Passage to read -
::::

Sunday, 31 March 2013

The problem with whiteness

by Ferial Haffajee, City Press

I started out bored with the idea of whiteness and its attendant studies, but after attending a short part of the “Negotiating whiteness in 21st century South Africa” conference, I am now viscerally opposed to them.

While the stated purpose of whiteness studies is to expose white people to the legacies of post-colonial and post-apartheid privilege which still take racial forms, in fact the field continues to place privileged people at the centre of the gaze of the academy.

As I sat looking out upon a roomful of largely white faces, I couldn’t help but think: “So it’s still all about you.”

I find the field to be one of obsessive navel-gazing that achieves exactly the opposite of what it intends to do – it continues to privilege the privileged and to pathologise their honestly minor issues in the bigger scheme of things.

It is as tiresome as the goings-on of that crew called #blacktwitter on the social media site, Twitter, who continue to believe they are oppressed and exploited despite evidence of rapid social mobility, autonomy, voice and power.

For me, these two groups symbolise a fetish of victimology that underlies so much of South Africa’s lack of self-belief and our inability to capitalise on all our opportunities.

A professor at the whiteness conference has commissioned focus group research where people earnestly pondered their victim status because they had had swimming pools when fellow students had none in apartheid times.

God help me! We have academics who spend their precious days studying this?

And we have people so seriously obsessed with their former privilege they have turned it into a “pathology”?

Why not just share your swimming pool, sponsor a kid’s school fees or give half your wealth away as businessman Patrice Motsepe did?

This is a better salve than self-obsession.

Imagine that woman’s excellent skills put to good use examining why Anene Booysen and Thandeka Madonsela, two teenagers raped and mutilated, came to such sorry ends – the gruesome symbols of a rape epidemic which we still don’t understand well enough to vanquish.

Or to understanding our ticking time-bomb: the two to three million young South Africans who are locked out of the shining South Africa of privilege through an absence of education, skills and networks.

Surely, this is what universities’ sociology and humanities studies are for?

To find insight and assist nations to understanding the fundaments of our legacy.

If whiteness were a small specialisation, sure, but from the conference it is clear that tens of millions of rands and much high intellectual time is going into this intellectual folly.

The topics included a panel called “Theorising whiteness”, “Whiteness in visual presentation”, “Whiteness in print and visual culture”.

It goes on. And on...For 24 papers over two days.

As a country, we have largelykilled non-racialism, and the whiteness obsession is symbol of that.

Non-racialism is under-examined, though it should not be as the philosophy is a constitutional pillar.

It does not mean race-blindness nor is it the easy amnesia of some latter-day adherents (“Woolworths can’t implement employment equity because it’s against non-racialism”).

Non-racialism is the injunction to us by the founding mothers and fathers to find ways to transcend race, not identity, and the congealing ways in

which race has divided South Africans.

It is an injunction to see ourselves and each other as human beings and brothers and sisters before we see ourselves as racialised holograms.

It is the ubuntu we preach but so often fail to practise.

Today, it is almost as hard to find adherents of non-racialism as it is to find whites who benefited from apartheid, and I fear the whiteness movement only entrenches division instead of moving us to the path of informed unity.

Whiteness also renders white people as lesser citizens.

Dotted through its scholarship is an injunction to think twice before speaking out, to know your place because of your previous privilege.

Again, this is the politics of subjugation and not an effort to live out the constitutional principles that provide for equality and for redress.

It enshrines equality upon all of us as citizens of South Africa, but it also commits us to redress for the past.

I would rather our white compatriots commit fully to employment equity and black economic empowerment than engaging their whiteness inside their communities.

All this while maintaining a stoic silence on important national debates from the state of our roads to that of our hospitals.

Supporting transformation would be a commitment to look forward rather than backward.

But instead, these two policies suffer a neglect by both the academy and the privileged in the corporate and managerial suites, all of which are still largely white-led.

::::

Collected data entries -
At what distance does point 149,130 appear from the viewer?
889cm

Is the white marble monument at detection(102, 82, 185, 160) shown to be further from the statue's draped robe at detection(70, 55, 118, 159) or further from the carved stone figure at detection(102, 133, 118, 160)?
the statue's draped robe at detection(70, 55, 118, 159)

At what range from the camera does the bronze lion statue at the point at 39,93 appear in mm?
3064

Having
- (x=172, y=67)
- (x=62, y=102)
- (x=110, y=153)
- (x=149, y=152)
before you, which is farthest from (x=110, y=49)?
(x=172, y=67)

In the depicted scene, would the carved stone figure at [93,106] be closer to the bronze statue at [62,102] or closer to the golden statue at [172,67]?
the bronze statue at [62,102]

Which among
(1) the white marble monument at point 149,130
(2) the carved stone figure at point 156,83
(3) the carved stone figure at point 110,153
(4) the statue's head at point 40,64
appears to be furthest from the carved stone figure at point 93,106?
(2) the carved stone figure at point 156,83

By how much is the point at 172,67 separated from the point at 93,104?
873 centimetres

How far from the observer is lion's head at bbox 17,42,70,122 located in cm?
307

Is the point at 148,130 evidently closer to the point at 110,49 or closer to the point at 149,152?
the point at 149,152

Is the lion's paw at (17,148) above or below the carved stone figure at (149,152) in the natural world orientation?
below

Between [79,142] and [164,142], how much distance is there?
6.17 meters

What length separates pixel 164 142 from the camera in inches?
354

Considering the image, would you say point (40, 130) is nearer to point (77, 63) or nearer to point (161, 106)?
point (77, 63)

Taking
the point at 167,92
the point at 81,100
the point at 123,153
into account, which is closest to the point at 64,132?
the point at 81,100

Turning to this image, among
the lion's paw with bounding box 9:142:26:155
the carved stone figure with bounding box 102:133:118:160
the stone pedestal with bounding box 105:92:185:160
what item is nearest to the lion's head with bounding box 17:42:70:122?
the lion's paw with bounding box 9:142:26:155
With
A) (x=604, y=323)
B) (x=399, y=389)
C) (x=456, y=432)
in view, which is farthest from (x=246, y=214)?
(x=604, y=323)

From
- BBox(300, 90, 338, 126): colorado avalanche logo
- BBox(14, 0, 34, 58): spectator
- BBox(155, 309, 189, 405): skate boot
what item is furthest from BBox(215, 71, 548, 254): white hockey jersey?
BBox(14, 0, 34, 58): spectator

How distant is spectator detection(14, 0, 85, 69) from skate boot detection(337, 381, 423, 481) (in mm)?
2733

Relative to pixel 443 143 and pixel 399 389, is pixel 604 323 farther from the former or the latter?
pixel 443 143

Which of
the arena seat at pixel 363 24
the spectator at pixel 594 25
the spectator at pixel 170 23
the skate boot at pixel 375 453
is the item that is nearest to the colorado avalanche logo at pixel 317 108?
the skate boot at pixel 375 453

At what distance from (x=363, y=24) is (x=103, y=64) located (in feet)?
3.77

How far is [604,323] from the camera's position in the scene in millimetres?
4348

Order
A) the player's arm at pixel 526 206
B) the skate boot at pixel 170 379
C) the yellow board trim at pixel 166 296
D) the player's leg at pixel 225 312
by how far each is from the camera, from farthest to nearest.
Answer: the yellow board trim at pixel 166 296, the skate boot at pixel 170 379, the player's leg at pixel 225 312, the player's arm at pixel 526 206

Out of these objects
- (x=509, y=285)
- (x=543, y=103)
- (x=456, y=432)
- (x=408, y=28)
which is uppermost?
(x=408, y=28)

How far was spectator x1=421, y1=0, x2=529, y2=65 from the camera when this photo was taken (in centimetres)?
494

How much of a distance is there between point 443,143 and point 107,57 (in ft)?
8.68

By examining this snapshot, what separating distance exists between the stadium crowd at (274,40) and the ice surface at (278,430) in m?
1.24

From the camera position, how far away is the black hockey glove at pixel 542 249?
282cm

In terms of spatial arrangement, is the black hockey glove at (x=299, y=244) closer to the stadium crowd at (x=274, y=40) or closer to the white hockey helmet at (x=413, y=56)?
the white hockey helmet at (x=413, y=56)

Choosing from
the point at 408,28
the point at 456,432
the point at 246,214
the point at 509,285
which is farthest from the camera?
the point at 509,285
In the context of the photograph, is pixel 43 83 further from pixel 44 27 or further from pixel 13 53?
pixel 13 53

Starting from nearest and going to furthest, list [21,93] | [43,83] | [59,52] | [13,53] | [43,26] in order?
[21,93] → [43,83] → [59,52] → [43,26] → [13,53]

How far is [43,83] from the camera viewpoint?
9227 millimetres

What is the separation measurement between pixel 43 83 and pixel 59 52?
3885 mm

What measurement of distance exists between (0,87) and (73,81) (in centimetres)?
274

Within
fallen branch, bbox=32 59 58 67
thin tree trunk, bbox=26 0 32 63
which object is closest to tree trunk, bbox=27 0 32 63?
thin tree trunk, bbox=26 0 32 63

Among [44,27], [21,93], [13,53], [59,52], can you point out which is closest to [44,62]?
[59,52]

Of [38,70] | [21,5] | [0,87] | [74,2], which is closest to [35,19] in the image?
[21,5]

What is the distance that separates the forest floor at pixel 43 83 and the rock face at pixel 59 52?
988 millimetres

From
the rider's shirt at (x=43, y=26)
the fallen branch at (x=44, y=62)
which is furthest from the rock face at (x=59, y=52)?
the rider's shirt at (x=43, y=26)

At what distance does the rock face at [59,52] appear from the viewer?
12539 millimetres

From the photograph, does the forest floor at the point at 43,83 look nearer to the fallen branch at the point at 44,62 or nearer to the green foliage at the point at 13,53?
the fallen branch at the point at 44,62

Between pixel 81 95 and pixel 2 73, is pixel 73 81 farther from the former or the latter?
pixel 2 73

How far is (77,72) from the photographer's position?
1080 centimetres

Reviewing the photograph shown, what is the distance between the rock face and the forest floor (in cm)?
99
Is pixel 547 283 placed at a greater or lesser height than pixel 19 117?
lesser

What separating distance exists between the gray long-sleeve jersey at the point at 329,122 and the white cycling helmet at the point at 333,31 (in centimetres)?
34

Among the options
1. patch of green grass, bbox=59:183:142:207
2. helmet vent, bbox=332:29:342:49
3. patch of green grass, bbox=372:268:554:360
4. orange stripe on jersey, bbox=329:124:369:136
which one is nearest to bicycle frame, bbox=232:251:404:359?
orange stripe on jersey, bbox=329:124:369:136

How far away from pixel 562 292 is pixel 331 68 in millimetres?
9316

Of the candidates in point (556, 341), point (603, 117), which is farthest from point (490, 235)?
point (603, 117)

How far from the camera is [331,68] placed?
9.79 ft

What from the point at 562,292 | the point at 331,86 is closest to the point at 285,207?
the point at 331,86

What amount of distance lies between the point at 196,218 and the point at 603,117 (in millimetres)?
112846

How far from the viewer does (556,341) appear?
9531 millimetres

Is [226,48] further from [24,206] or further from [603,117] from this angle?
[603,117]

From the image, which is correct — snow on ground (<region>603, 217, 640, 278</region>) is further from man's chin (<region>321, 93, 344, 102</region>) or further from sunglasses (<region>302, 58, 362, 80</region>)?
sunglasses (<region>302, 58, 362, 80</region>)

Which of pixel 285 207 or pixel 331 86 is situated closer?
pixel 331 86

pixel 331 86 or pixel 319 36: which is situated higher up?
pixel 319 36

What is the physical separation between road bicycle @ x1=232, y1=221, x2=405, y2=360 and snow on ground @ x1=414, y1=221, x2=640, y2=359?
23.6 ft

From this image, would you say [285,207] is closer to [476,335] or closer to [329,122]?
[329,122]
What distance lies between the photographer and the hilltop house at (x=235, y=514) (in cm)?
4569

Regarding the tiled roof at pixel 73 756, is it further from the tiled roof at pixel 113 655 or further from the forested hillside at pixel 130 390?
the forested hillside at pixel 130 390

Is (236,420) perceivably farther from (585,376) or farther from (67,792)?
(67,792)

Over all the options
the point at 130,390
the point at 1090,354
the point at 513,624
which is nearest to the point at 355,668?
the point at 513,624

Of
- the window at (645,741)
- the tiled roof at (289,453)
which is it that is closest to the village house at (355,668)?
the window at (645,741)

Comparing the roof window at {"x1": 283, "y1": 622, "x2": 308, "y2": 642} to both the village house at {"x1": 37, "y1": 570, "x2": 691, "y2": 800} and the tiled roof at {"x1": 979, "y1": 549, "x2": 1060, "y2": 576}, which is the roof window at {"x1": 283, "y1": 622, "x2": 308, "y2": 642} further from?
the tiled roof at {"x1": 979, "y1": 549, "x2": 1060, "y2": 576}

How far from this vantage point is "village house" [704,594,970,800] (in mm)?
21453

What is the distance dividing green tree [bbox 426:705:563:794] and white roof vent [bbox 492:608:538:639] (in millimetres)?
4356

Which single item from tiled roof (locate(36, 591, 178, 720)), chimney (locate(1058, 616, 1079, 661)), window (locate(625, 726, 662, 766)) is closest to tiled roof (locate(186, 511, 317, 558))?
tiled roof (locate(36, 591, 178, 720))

::::

Requirement 1 -
Output the stretch of the column on whiteness studies from "But instead, these" through "still largely white-led.".
Requirement 2 -
In the column on whiteness studies, which businessman is named as having given half his wealth away?
These records have no connection to the column on whiteness studies.

Response 1 -
But instead, these two policies suffer a neglect by both the academy and the privileged in the corporate and managerial suites, all of which are still largely white-led.

Response 2 -
Patrice Motsepe